'''

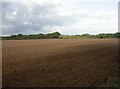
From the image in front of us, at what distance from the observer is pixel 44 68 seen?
603 inches

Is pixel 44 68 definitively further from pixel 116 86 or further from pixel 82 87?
pixel 116 86

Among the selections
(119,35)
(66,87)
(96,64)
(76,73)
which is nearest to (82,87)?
(66,87)

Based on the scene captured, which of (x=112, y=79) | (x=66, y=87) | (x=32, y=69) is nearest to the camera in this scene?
(x=66, y=87)

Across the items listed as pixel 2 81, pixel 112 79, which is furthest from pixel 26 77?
pixel 112 79

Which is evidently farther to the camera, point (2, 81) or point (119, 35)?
point (119, 35)

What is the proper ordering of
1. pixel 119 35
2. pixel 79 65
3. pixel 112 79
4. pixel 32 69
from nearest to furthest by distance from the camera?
1. pixel 112 79
2. pixel 32 69
3. pixel 79 65
4. pixel 119 35

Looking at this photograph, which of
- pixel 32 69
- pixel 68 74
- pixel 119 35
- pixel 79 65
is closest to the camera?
pixel 68 74

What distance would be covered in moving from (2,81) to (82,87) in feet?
13.9

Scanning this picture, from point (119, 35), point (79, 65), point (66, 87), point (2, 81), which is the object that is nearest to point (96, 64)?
point (79, 65)

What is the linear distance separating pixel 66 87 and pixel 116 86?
8.20 ft

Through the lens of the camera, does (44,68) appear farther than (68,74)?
Yes

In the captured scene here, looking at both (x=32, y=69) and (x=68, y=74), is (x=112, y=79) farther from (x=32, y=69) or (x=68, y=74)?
(x=32, y=69)

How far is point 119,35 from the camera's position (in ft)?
235

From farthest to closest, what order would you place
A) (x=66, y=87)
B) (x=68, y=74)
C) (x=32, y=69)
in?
(x=32, y=69) → (x=68, y=74) → (x=66, y=87)
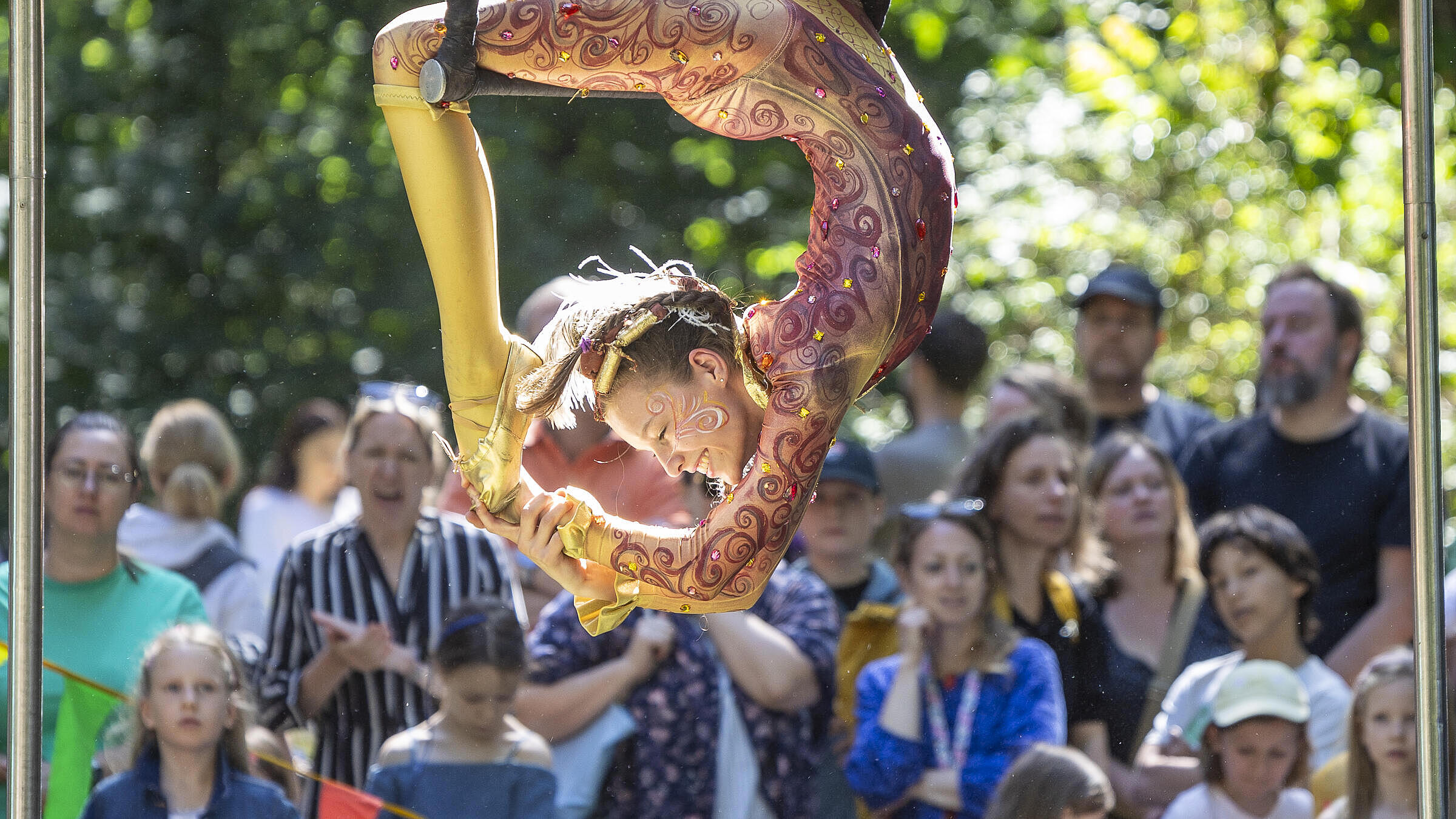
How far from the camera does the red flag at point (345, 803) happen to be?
12.1 feet

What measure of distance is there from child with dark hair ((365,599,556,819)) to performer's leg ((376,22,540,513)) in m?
1.53

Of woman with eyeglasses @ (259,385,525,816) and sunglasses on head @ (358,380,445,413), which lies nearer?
woman with eyeglasses @ (259,385,525,816)

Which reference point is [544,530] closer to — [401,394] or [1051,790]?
[1051,790]

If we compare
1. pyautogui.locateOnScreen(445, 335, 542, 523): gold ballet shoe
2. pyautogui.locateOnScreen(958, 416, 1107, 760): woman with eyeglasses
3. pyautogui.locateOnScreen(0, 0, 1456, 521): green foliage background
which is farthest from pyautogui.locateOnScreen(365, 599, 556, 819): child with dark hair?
pyautogui.locateOnScreen(0, 0, 1456, 521): green foliage background

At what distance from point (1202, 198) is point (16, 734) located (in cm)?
A: 544

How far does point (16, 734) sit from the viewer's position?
2.49 m

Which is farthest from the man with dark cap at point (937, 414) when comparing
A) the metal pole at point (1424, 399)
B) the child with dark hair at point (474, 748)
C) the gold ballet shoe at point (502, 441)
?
the gold ballet shoe at point (502, 441)

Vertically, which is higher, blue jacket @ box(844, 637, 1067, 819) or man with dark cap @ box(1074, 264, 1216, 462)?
man with dark cap @ box(1074, 264, 1216, 462)

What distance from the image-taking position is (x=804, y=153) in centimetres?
220

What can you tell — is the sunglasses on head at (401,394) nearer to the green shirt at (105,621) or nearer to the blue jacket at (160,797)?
the green shirt at (105,621)

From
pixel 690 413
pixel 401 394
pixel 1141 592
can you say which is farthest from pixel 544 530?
pixel 1141 592

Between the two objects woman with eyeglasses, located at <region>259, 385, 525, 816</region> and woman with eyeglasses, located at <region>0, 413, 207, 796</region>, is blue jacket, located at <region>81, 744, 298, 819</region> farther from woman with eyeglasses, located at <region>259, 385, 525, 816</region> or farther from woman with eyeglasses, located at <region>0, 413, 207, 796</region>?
woman with eyeglasses, located at <region>0, 413, 207, 796</region>

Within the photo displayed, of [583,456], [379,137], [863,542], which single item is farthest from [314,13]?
[863,542]

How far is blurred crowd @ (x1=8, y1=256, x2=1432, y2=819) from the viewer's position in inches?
142
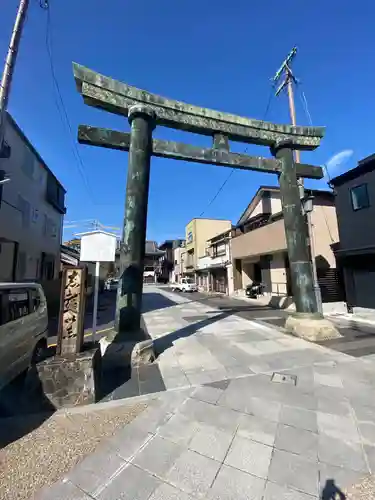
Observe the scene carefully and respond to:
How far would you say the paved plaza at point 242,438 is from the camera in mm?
2375

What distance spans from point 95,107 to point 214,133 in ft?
11.3

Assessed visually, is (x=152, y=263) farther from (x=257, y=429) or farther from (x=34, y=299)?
(x=257, y=429)

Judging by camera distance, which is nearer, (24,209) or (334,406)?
(334,406)

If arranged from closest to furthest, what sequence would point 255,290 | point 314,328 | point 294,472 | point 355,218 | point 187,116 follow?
point 294,472 → point 187,116 → point 314,328 → point 355,218 → point 255,290

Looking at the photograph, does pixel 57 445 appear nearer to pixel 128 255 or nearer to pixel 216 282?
pixel 128 255

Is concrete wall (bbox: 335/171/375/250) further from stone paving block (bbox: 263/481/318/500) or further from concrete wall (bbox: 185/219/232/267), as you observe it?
concrete wall (bbox: 185/219/232/267)

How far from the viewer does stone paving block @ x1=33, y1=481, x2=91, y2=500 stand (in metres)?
2.29

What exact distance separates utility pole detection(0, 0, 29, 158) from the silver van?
14.4ft

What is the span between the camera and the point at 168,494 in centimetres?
230

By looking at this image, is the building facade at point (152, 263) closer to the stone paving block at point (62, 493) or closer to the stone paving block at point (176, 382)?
the stone paving block at point (176, 382)

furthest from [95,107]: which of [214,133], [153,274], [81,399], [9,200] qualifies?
[153,274]

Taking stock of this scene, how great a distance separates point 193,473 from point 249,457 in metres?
0.66

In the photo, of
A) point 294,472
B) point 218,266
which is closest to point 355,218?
point 294,472

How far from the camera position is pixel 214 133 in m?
7.69
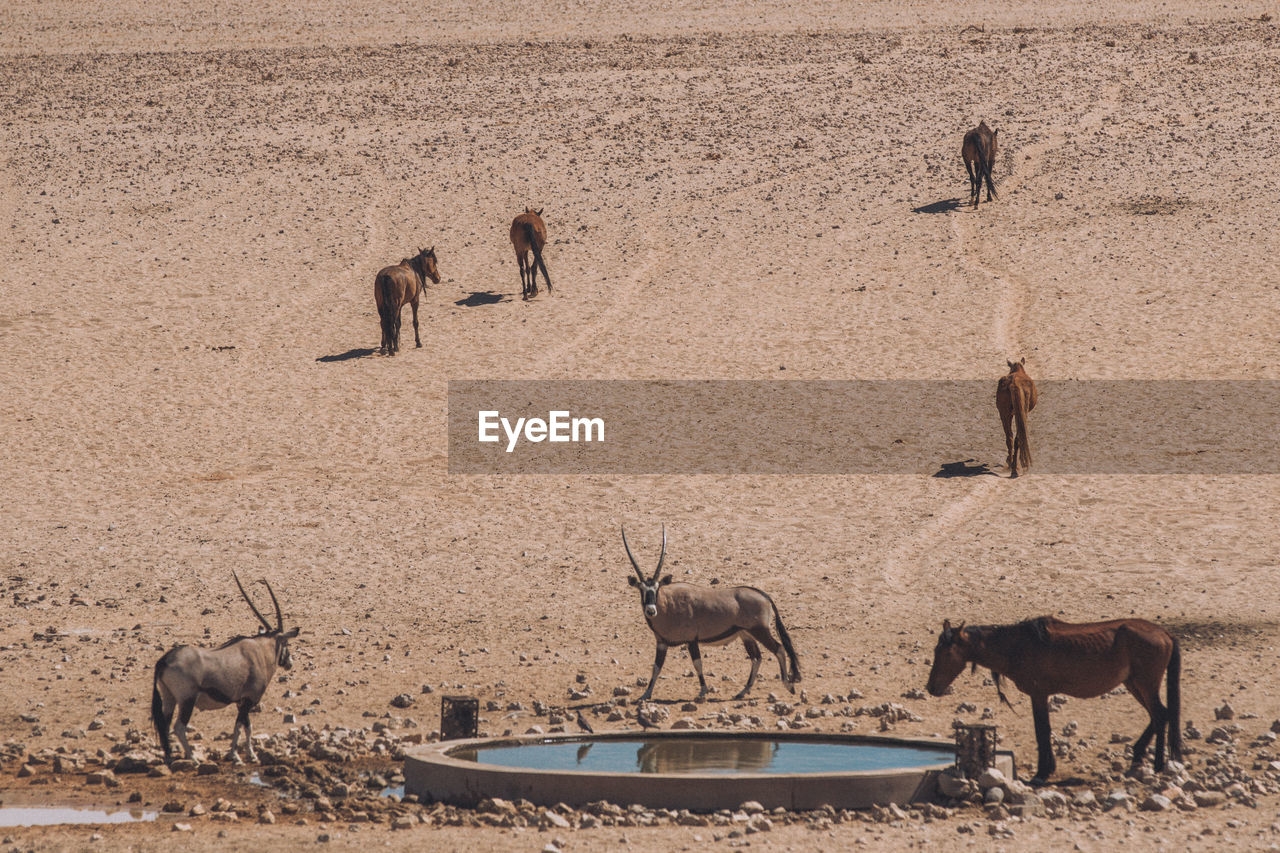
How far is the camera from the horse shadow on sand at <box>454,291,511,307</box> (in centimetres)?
2922

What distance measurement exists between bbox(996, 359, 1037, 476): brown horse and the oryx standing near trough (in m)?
11.1

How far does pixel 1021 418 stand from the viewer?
20.3 m

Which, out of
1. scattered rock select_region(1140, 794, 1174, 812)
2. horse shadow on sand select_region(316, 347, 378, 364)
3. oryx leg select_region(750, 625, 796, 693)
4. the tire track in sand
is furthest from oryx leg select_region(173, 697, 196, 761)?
horse shadow on sand select_region(316, 347, 378, 364)

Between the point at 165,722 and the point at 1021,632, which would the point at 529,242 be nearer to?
the point at 165,722

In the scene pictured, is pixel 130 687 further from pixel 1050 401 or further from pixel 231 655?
pixel 1050 401

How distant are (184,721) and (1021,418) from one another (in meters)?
12.1

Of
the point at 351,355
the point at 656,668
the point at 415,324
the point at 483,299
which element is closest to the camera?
the point at 656,668

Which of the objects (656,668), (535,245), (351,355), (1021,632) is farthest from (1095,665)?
(535,245)

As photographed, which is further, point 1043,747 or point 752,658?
point 752,658

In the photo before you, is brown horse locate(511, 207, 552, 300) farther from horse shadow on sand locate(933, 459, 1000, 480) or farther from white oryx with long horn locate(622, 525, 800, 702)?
white oryx with long horn locate(622, 525, 800, 702)

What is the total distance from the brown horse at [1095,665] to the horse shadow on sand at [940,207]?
23.3 meters

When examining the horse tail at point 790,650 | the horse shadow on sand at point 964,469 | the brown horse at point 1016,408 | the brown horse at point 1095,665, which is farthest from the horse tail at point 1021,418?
the brown horse at point 1095,665

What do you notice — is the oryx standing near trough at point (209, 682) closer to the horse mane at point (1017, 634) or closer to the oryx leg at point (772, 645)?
the oryx leg at point (772, 645)

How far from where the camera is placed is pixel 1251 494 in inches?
767
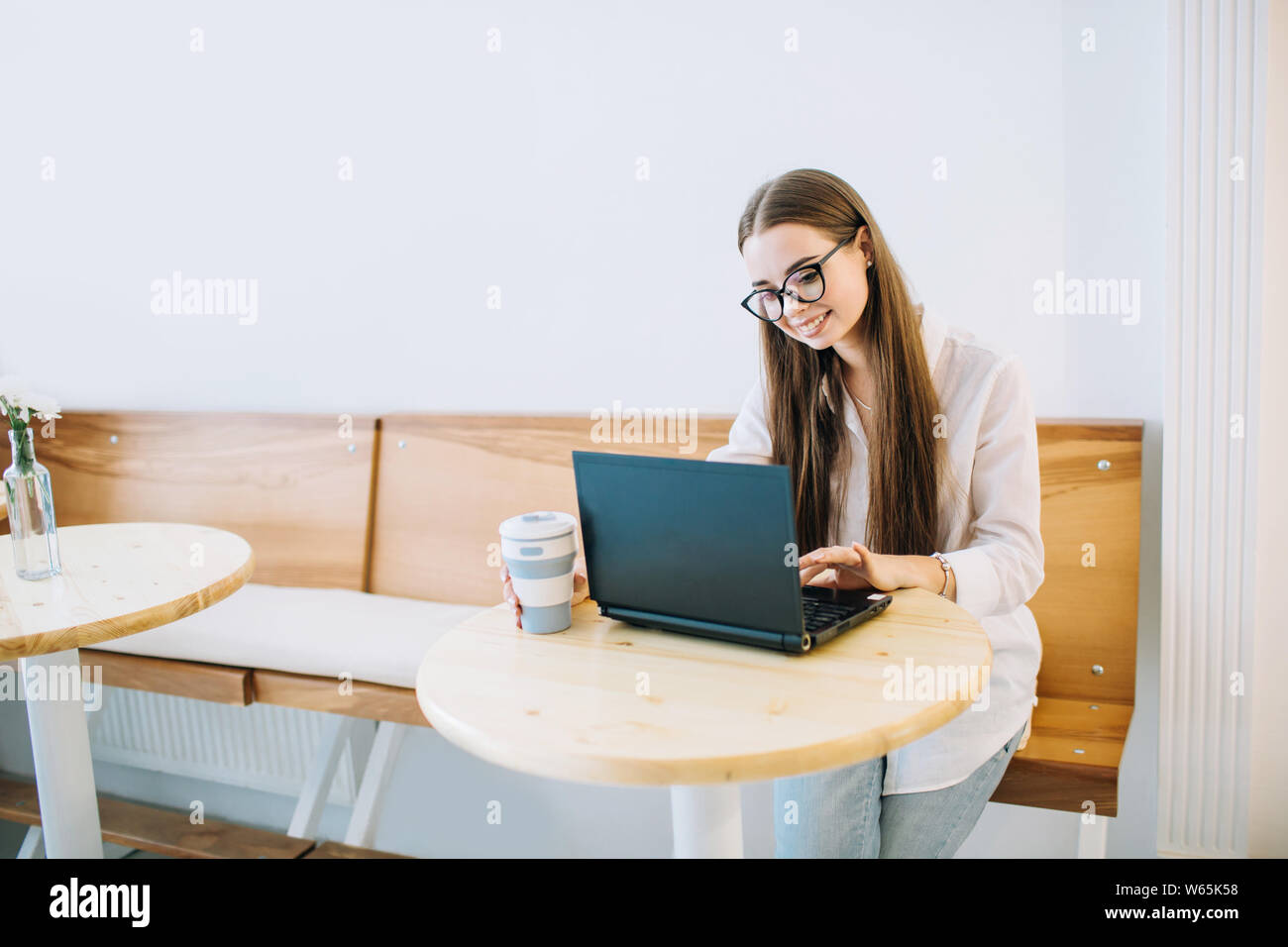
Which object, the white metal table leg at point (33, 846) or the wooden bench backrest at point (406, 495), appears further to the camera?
the white metal table leg at point (33, 846)

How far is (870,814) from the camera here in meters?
1.30

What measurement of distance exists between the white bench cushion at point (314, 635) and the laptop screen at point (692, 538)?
940mm

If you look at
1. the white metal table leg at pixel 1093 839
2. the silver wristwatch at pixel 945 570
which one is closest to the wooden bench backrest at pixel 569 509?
the white metal table leg at pixel 1093 839

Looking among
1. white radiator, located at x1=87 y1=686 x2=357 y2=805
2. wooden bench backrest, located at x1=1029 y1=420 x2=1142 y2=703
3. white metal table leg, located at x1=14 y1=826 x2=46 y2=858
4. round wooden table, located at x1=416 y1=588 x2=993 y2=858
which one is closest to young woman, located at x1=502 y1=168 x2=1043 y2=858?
round wooden table, located at x1=416 y1=588 x2=993 y2=858

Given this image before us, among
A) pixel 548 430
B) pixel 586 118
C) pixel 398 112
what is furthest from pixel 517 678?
pixel 398 112

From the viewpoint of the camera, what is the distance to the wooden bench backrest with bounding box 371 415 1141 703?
5.80 feet

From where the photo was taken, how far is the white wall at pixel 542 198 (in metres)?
1.84

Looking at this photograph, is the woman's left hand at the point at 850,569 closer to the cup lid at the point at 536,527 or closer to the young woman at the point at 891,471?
the young woman at the point at 891,471

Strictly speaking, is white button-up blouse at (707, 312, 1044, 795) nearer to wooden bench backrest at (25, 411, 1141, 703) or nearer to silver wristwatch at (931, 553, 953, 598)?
silver wristwatch at (931, 553, 953, 598)

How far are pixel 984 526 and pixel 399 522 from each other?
1468mm

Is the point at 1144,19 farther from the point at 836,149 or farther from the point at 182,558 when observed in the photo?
the point at 182,558

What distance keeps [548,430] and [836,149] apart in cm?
87

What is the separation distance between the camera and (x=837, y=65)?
1980 millimetres
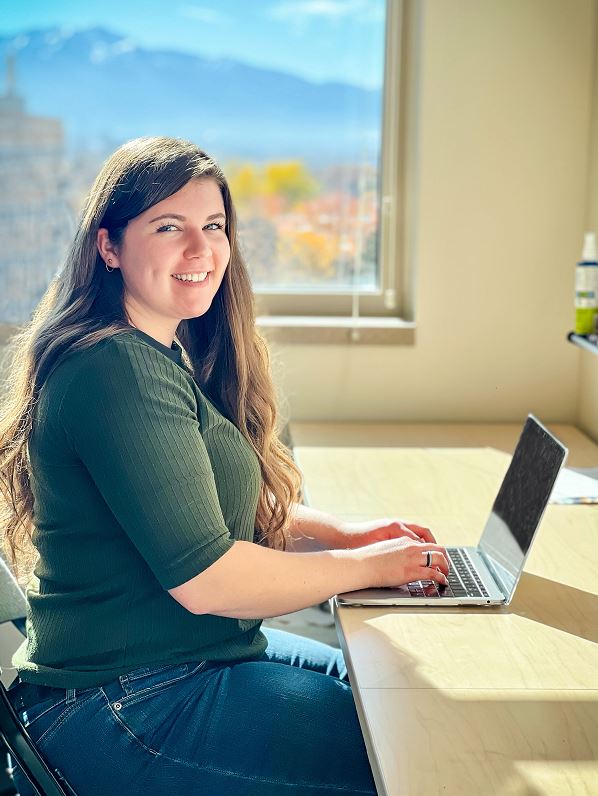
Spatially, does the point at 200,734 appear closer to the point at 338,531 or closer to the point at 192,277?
the point at 338,531

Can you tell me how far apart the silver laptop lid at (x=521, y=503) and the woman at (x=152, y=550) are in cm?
14

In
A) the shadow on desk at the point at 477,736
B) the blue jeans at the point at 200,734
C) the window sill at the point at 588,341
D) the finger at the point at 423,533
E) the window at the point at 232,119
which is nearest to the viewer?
the shadow on desk at the point at 477,736

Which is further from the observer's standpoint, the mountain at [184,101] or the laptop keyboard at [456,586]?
the mountain at [184,101]

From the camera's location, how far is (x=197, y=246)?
59.0 inches

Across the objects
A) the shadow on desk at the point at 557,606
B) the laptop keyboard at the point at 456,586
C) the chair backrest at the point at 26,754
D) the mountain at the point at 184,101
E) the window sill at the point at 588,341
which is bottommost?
the chair backrest at the point at 26,754

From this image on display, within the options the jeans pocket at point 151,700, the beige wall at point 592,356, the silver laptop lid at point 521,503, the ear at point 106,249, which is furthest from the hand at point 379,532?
the beige wall at point 592,356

'''

● **Exercise**:
Without any pictures, reproduce exactly the lines from the line that contains "From where the photo" to the end of the entries above, both ends included.

● **Exercise answer**:
From where the photo was taken, how far is the white wall at pixel 542 198 (in metres)?
1.84

Looking at this photograph, is the woman's left hand at the point at 850,569 closer to the cup lid at the point at 536,527 or closer to the young woman at the point at 891,471?
the young woman at the point at 891,471

Strictly speaking, is white button-up blouse at (707, 312, 1044, 795) nearer to wooden bench backrest at (25, 411, 1141, 703) or nearer to silver wristwatch at (931, 553, 953, 598)?
silver wristwatch at (931, 553, 953, 598)

How far are pixel 984 526 and pixel 399 522 from each other?
1468mm

Is the point at 1144,19 farther from the point at 836,149 or farther from the point at 182,558 when observed in the photo?
the point at 182,558

What distance keeps [548,430] and [836,149] apart in cm?
87

What is the separation distance between the camera and (x=837, y=65)?
1980 millimetres
Spatially, does the point at 200,734 appear closer to the point at 338,531 or closer to the point at 192,277?
the point at 338,531

Can you tell me how far apart the silver laptop lid at (x=521, y=503) and the woman at (x=152, y=550) are in cm?
14

In
A) the shadow on desk at the point at 477,736
B) the blue jeans at the point at 200,734
C) the window sill at the point at 588,341
D) the finger at the point at 423,533
E) the window at the point at 232,119
which is nearest to the viewer?
the shadow on desk at the point at 477,736

Which is further from the observer's standpoint, the mountain at [184,101] or the laptop keyboard at [456,586]?
the mountain at [184,101]

From the camera's location, how far is (x=197, y=246)?
59.0 inches

Across the objects
A) the shadow on desk at the point at 557,606
B) the laptop keyboard at the point at 456,586
C) the chair backrest at the point at 26,754
D) the mountain at the point at 184,101
E) the window sill at the point at 588,341
which is bottommost?
the chair backrest at the point at 26,754

From this image on display, within the options the jeans pocket at point 151,700, the beige wall at point 592,356, the silver laptop lid at point 521,503, the ear at point 106,249, which is furthest from the hand at point 379,532?
the beige wall at point 592,356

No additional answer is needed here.